[Start SELECTION]
Commonwealth Court of Pennsylvania
Aug 24, 1987
530 A.2d 525 (Pa. Cmmw. Ct. 1987)

Opinion

Argued March 26, 1987.

August 24, 1987.

Schools — Immunity from suit — Judicial Code, 42 Pa. C. S. § 8542 — Proprietary function — Strict liability.

1. When a suit against a school district in tort falls within none of the exceptions to immunity granted by the Judicial Code, 42 Pa. C. S. § 8542, the suit will be dismissed, and a court has no power to broaden the denominated exceptions by creating an exception for cases arising from the exercise of a proprietary function by a school district or for actions brought under a theory of strict liability. [605-6]

Argued March 26, 1987, before Judges BARRY and PALLADINO, and Senior Judge KALISH, sitting as a panel of three.

Appeal, No. 55 T.D. 1986, from the Order of the Court of Common Pleas of Clarion County, in case of James T. Amacher, Sr. and Sara I. Amacher, Husband and Wife v. Clarion Area School District, No. 714-1984.
[End SELECTION]
[Start COLLECTED DATA]
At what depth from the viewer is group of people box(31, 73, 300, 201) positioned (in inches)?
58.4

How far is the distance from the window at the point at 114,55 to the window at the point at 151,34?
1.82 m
[End COLLECTED DATA]
#### [COMPLETE THE FOLLOWING]
A) Answer these questions from the court opinion, one line each:
(i) On what date was the case argued?
(ii) The order under appeal came from the Court of Common Pleas of which county?
(iii) Which section of the Judicial Code grants the exceptions to immunity?
B) Write the next part of the court opinion on school district immunity, picking up after its last line.
The material is not needed for any of this.

#### [TASK ANSWERS]
A)
(i) March 26, 1987
(ii) Clarion County
(iii) 42 Pa. C. S. § 8542

B)
Complaint filed in Court of Common Pleas of Clarion County against school district. District filed Motion for judgment on pleadings. Motion granted. Complaint dismissed. WISER, P.J. Plaintiff appealed to the Commonwealth Court of Pennsylvania. Held: Affirmed.

Daniel J. Hartle, Kahle Hartle, for appellants. James A. Beinkemper, Wayman, Irvin McAuley, for appellee.


Appellant James T. Amacher, Sr., appeals from an order of the Court of Common Pleas of Clarion County which granted a motion for judgment on the pleadings filed by the Clarion Area School District and dismissed appellant's complaint.

Appellant was attending a Shriner's luncheon at the Clarion Area High School in August of 1982. The school district had rented out its facility for this purpose and had also agreed to serve lunch. While eating, appellant ingested a piece of plastic which was in his food and suffered serious internal injuries.

Appellant filed a complaint naming the school district as defendant. The school district filed an answer and new matter, alleging it was immune from liability under 42 Pa. C. S. § 8542(b). Following appellant's response to the new matter, the trial court granted the motion for judgment on the pleadings, thereby precipitating this appeal.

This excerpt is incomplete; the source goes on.